◆ **The task**: Restate all of the data precisely, omitting nothing.

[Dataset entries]
========================================================================
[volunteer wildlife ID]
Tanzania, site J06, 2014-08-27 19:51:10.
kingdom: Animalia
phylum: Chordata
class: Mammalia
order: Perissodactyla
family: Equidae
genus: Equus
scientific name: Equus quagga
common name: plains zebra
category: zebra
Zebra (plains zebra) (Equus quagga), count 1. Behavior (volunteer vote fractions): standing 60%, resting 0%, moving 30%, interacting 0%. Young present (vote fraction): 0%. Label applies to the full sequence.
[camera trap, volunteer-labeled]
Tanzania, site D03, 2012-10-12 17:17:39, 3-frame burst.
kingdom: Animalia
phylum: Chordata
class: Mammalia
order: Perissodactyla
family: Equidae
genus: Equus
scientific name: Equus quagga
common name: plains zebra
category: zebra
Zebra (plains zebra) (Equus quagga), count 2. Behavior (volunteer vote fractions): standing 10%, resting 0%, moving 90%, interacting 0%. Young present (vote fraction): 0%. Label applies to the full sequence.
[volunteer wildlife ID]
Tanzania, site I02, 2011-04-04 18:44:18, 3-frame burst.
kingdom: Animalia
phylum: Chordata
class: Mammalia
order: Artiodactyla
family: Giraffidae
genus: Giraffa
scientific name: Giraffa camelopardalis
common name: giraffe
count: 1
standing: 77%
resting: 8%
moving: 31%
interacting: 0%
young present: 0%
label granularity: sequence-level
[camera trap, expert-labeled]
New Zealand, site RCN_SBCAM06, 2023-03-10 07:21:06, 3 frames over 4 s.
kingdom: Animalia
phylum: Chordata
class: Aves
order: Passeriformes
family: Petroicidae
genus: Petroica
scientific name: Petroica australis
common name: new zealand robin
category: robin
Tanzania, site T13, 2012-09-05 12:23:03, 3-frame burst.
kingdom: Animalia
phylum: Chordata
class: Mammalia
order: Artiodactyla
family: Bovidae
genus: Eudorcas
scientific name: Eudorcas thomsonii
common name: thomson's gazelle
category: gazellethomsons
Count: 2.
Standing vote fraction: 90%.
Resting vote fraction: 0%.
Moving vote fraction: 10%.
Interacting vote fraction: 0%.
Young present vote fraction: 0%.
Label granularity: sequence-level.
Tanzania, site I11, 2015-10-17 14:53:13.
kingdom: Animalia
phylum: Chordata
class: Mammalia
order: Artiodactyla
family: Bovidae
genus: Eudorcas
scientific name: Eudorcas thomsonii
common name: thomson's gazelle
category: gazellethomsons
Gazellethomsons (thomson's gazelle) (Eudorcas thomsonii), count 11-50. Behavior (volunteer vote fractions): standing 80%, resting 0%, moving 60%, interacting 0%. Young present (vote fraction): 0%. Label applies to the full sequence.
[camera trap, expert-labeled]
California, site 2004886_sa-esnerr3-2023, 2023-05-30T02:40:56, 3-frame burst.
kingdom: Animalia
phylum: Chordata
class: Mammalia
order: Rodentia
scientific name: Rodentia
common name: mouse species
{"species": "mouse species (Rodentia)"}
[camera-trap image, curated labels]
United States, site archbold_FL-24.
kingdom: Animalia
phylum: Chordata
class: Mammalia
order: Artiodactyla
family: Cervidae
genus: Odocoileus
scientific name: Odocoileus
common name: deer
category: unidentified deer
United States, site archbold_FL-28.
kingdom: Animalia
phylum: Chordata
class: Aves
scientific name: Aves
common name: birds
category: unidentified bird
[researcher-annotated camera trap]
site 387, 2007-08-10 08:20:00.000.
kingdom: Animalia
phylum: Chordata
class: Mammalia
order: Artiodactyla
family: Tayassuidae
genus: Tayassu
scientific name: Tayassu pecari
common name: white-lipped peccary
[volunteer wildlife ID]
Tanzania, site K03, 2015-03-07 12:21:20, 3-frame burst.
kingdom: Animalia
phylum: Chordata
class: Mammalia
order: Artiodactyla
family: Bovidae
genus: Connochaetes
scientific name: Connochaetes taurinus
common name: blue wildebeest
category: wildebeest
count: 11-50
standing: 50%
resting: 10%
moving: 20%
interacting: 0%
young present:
========================================================================
◆ **Solution to this problem**:
[volunteer wildlife ID]
Tanzania, site J06, 2014-08-27 19:51:10.
kingdom: Animalia
phylum: Chordata
class: Mammalia
order: Perissodactyla
family: Equidae
genus: Equus
scientific name: Equus quagga
common name: plains zebra
category: zebra
Zebra (plains zebra) (Equus quagga), count 1. Behavior (volunteer vote fractions): standing 60%, resting 0%, moving 30%, interacting 0%. Young present (vote fraction): 0%. Label applies to the full sequence.
[camera trap, volunteer-labeled]
Tanzania, site D03, 2012-10-12 17:17:39, 3-frame burst.
kingdom: Animalia
phylum: Chordata
class: Mammalia
order: Perissodactyla
family: Equidae
genus: Equus
scientific name: Equus quagga
common name: plains zebra
category: zebra
Zebra (plains zebra) (Equus quagga), count 2. Behavior (volunteer vote fractions): standing 10%, resting 0%, moving 90%, interacting 0%. Young present (vote fraction): 0%. Label applies to the full sequence.
[volunteer wildlife ID]
Tanzania, site I02, 2011-04-04 18:44:18, 3-frame burst.
kingdom: Animalia
phylum: Chordata
class: Mammalia
order: Artiodactyla
family: Giraffidae
genus: Giraffa
scientific name: Giraffa camelopardalis
common name: giraffe
count: 1
standing: 77%
resting: 8%
moving: 31%
interacting: 0%
young present: 0%
label granularity: sequence-level
[camera trap, expert-labeled]
New Zealand, site RCN_SBCAM06, 2023-03-10 07:21:06, 3 frames over 4 s.
kingdom: Animalia
phylum: Chordata
class: Aves
order: Passeriformes
family: Petroicidae
genus: Petroica
scientific name: Petroica australis
common name: new zealand robin
category: robin
Tanzania, site T13, 2012-09-05 12:23:03, 3-frame burst.
kingdom: Animalia
phylum: Chordata
class: Mammalia
order: Artiodactyla
family: Bovidae
genus: Eudorcas
scientific name: Eudorcas thomsonii
common name: thomson's gazelle
category: gazellethomsons
Count: 2.
Standing vote fraction: 90%.
Resting vote fraction: 0%.
Moving vote fraction: 10%.
Interacting vote fraction: 0%.
Young present vote fraction: 0%.
Label granularity: sequence-level.
Tanzania, site I11, 2015-10-17 14:53:13.
kingdom: Animalia
phylum: Chordata
class: Mammalia
order: Artiodactyla
family: Bovidae
genus: Eudorcas
scientific name: Eudorcas thomsonii
common name: thomson's gazelle
category: gazellethomsons
Gazellethomsons (thomson's gazelle) (Eudorcas thomsonii), count 11-50. Behavior (volunteer vote fractions): standing 80%, resting 0%, moving 60%, interacting 0%. Young present (vote fraction): 0%. Label applies to the full sequence.
[camera trap, expert-labeled]
California, site 2004886_sa-esnerr3-2023, 2023-05-30T02:40:56, 3-frame burst.
kingdom: Animalia
phylum: Chordata
class: Mammalia
order: Rodentia
scientific name: Rodentia
common name: mouse species
{"species": "mouse species (Rodentia)"}
[camera-trap image, curated labels]
United States, site archbold_FL-24.
kingdom: Animalia
phylum: Chordata
class: Mammalia
order: Artiodactyla
family: Cervidae
genus: Odocoileus
scientific name: Odocoileus
common name: deer
category: unidentified deer
United States, site archbold_FL-28.
kingdom: Animalia
phylum: Chordata
class: Aves
scientific name: Aves
common name: birds
category: unidentified bird
[researcher-annotated camera trap]
site 387, 2007-08-10 08:20:00.000.
kingdom: Animalia
phylum: Chordata
class: Mammalia
order: Artiodactyla
family: Tayassuidae
genus: Tayassu
scientific name: Tayassu pecari
common name: white-lipped peccary
[volunteer wildlife ID]
Tanzania, site K03, 2015-03-07 12:21:20, 3-frame burst.
kingdom: Animalia
phylum: Chordata
class: Mammalia
order: Artiodactyla
family: Bovidae
genus: Connochaetes
scientific name: Connochaetes taurinus
common name: blue wildebeest
category: wildebeest
count: 11-50
standing: 50%
resting: 10%
moving: 20%
interacting: 0%
young present:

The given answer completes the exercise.